El señor Weevle vuelve a mirar arriba y abajo de la plazoleta, y después mira al papelero. El señor Snagsby recibe inexpresivo su mirada y vuelve la suya hacia arriba, a ver si encuentra alguna estrella, tras lo cual tose de una forma que indica que no sabe exactamente cómo terminar esta conversación.

—Verdaderamente, señor mío —observa, frotándose lentamente las manos— resulta de lo más curioso que el pobre se viniera…

—¿Quién? —interrumpe el señor Weevle.

—El difunto, ya sabe —dice el señor Snagsby, volviendo la cabeza y enarcando la ceja derecha hacia la escalera y dándole al otro un golpecito en un botón.

—¡Ah, claro! —replica su interlocutor, como si no le agradara el tema—. Creí que ya habíamos acabado de hablar de él.

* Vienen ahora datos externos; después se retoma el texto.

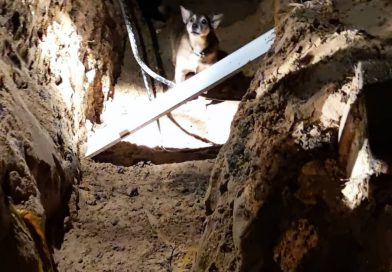 Hilfloser Hund in Baugrube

—Lo que iba a decir era que resulta de lo más curioso que el pobre se viniera a vivir aquí, y que fuera uno de mis copistas, y que después haya venido usted a vivir aquí y sea también uno de mis copistas. ¡Conste que ese título no tiene nada de derogatorio, ni mucho menos! —señala el señor Snagsby, para disipar cualquier malentendido de que haya afirmado descortésmente ningún género de autoridad sobre el señor Weevle—, porque sé de copistas que han entrado después en las grandes fábricas de cerveza y les ha ido muy bien. Pero que muy bien —añade el señor Snagsby, que teme no haber mejorado mucho las cosas.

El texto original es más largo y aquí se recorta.